Kick-starting a dormant media IPO market, Las Vegas-based Citadel Broadcasting announced plans Thursday to raise up to $300 million in an offering to expand its radio holdings.
The U.S.’ sixth largest U.S. radio station group will offer 17 million shares, initially priced at $18 each. No date has been set for the listing, but Citadel is clearly trying to exploit the high trading multiples of TV and radio station groups as the FCC mulls relaxing ownership rules. Investors are optimistic about Citadel’s chances, despite the recent slowdown in radio advertising spending.
Citadel owns and operates 143 FM and 63 AM radio stations in 42 markets in 24 states. Company generated broadcast revenues of around $349 million last year.

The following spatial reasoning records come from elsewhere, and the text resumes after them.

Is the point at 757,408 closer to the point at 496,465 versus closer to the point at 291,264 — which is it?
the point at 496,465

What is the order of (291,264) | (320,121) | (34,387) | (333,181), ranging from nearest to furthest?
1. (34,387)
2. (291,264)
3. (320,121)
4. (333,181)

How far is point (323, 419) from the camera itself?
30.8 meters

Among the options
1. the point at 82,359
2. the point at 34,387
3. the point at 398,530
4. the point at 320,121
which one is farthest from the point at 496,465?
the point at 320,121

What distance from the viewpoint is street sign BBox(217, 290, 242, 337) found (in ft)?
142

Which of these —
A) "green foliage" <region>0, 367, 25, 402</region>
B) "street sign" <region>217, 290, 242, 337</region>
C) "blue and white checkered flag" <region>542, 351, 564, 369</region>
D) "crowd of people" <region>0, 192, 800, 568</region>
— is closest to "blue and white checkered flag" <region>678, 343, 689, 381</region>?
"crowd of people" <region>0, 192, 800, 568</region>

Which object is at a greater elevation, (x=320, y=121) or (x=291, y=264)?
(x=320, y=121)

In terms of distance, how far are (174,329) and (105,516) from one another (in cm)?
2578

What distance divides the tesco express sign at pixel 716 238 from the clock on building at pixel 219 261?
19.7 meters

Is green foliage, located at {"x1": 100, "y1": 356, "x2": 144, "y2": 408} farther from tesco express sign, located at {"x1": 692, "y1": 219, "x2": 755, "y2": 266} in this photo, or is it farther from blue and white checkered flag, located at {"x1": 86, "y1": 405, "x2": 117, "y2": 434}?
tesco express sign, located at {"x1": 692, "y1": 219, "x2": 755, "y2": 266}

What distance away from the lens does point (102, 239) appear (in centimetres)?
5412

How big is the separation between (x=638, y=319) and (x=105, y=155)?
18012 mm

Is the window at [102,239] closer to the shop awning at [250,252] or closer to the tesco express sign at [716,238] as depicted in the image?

In its SEC prospectus filing, the company said it wants to build radio station clusters in existing and new markets. It may have its eye on rival radio group Cumulus, with which it already has some overlapping assets, as a possible acquisition target.
Ten-year-old Citadel, which was acquired by LBO firm Forstmann Little & Co. in 2001 for $2 billion, is headed by respected broadcast veteran Farid Suleman, formerly CEO of Viacom-owned Infinity Broadcasting and a long time ally of Viacom chief operating officer Mel Karmazin.
In the last year, Citadel has invested in new programming and sales operations while reducing costs in anticipation of strategic acquisitions.